> [ABOUT THIS TASK] Take from the material every line that contains the word "their".

------------------------------------------------------------

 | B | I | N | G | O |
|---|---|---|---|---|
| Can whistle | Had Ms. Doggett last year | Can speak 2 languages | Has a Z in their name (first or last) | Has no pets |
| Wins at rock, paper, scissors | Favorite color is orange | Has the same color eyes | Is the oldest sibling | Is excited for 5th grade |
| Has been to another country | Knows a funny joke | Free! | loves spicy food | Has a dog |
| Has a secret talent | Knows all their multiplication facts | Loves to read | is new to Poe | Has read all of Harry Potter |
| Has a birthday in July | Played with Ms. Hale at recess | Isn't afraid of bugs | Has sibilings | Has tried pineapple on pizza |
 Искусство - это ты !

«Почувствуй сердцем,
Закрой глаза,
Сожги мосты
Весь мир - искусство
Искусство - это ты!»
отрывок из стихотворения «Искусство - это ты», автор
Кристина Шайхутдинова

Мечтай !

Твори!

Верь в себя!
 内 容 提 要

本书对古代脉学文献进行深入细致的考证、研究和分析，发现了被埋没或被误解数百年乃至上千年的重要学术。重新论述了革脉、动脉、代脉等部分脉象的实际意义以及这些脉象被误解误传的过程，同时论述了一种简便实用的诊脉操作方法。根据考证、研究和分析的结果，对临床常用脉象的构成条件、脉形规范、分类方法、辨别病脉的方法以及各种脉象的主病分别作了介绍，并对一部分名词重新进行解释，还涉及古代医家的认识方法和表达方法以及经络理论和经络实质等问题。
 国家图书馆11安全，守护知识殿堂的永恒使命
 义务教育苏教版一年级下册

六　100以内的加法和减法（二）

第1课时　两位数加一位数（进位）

------------------------------------------------------------

> [RESPONSE BOX]
| Can whistle | Had Ms. Doggett last year | Can speak 2 languages | Has a Z in their name (first or last) | Has no pets |
| Has a secret talent | Knows all their multiplication facts | Loves to read | is new to Poe | Has read all of Harry Potter |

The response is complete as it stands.